_Materials provided_.
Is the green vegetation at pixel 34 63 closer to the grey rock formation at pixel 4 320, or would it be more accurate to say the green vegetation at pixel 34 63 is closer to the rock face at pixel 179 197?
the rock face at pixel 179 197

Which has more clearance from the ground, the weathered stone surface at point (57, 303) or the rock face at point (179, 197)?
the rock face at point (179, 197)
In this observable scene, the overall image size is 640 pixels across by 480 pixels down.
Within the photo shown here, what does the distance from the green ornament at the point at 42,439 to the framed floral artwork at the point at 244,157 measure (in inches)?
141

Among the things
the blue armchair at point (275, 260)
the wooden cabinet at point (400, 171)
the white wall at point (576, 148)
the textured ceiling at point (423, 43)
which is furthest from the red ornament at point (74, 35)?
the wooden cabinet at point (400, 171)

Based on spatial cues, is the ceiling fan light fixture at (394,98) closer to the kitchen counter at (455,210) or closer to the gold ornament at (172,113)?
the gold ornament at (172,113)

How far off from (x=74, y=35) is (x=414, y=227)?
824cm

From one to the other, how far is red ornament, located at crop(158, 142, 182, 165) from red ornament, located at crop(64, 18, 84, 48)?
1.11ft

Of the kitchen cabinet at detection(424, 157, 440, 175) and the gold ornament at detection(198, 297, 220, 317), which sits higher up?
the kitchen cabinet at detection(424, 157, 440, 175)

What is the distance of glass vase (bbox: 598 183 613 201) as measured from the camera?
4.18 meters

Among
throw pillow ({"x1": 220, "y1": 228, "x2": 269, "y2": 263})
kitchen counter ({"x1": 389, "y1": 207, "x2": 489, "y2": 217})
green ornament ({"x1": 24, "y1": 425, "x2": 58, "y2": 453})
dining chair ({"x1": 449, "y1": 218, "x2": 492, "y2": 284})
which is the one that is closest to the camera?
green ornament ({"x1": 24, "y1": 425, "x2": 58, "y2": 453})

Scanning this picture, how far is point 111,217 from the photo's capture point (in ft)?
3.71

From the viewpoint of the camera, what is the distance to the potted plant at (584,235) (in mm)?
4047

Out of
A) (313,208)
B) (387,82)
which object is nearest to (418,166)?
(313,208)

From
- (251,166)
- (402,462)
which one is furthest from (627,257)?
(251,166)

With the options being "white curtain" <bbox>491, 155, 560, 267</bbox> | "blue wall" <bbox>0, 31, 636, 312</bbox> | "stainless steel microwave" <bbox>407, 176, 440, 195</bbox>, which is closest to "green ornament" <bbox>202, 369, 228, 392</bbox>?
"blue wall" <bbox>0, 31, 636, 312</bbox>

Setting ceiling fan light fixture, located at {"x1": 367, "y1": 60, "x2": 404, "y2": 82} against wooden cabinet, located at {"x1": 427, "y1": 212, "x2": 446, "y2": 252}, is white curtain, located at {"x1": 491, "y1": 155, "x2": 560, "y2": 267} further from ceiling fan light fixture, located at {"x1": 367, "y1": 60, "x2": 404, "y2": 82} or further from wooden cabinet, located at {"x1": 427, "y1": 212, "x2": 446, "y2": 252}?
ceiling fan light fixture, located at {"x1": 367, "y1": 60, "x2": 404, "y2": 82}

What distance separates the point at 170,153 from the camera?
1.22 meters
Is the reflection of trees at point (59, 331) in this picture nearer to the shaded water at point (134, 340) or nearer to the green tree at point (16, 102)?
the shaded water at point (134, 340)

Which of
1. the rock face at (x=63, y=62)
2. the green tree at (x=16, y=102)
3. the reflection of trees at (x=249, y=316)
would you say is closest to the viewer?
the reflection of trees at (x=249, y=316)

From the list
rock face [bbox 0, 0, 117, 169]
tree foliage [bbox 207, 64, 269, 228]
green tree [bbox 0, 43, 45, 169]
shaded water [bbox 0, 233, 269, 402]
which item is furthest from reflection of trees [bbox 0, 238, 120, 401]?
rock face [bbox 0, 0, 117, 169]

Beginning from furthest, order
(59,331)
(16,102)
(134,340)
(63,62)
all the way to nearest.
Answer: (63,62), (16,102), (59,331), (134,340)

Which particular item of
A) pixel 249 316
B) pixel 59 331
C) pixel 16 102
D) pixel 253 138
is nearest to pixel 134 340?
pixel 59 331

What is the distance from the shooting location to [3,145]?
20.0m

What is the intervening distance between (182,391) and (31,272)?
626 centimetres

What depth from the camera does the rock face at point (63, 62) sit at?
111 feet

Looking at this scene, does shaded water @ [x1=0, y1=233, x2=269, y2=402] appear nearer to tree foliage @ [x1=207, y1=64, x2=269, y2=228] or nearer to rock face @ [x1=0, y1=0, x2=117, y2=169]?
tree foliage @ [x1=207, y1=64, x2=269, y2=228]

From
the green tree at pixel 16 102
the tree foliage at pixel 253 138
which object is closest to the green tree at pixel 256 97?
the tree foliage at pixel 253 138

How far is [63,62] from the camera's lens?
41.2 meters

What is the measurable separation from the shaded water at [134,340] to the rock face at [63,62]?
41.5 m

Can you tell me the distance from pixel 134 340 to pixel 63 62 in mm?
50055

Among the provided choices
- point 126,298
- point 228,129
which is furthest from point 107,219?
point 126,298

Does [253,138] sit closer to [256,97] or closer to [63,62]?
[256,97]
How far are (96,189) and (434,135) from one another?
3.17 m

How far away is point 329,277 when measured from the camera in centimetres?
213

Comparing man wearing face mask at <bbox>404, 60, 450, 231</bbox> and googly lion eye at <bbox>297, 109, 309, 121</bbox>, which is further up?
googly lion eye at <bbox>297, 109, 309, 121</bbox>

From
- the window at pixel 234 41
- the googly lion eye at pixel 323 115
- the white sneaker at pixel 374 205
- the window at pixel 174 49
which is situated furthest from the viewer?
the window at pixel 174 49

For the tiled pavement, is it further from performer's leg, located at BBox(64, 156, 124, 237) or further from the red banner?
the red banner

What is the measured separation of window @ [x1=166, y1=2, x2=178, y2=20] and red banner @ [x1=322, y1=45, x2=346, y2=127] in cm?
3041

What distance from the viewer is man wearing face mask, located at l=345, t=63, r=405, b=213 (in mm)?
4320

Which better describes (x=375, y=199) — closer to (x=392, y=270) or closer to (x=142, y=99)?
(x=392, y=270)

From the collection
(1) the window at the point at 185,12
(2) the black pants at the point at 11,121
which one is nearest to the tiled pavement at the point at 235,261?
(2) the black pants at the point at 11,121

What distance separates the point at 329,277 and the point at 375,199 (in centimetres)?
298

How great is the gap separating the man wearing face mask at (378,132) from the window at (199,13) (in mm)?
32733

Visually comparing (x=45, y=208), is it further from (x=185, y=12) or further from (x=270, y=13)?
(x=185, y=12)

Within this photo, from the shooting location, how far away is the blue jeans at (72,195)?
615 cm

_Work to be completed_.
Repeat exactly, and only, the lines from the one containing "What distance from" through the end of the material.

_Problem solution_.
What distance from the viewer is man wearing face mask, located at l=345, t=63, r=405, b=213 (in mm)?
4320

Which better describes (x=375, y=199) — closer to (x=392, y=270) or closer to (x=142, y=99)?
(x=392, y=270)

From the collection
(1) the window at the point at 185,12
(2) the black pants at the point at 11,121
which one is nearest to the tiled pavement at the point at 235,261?
(2) the black pants at the point at 11,121

What distance separates the point at 329,277 and the point at 375,199 (in centimetres)?
298

How great is the gap separating the man wearing face mask at (378,132) from the window at (199,13) (in mm)?
32733

Visually comparing (x=45, y=208), is it further from (x=185, y=12) or further from (x=270, y=13)?
(x=185, y=12)

Within this photo, from the shooting location, how far away is the blue jeans at (72,195)?
615 cm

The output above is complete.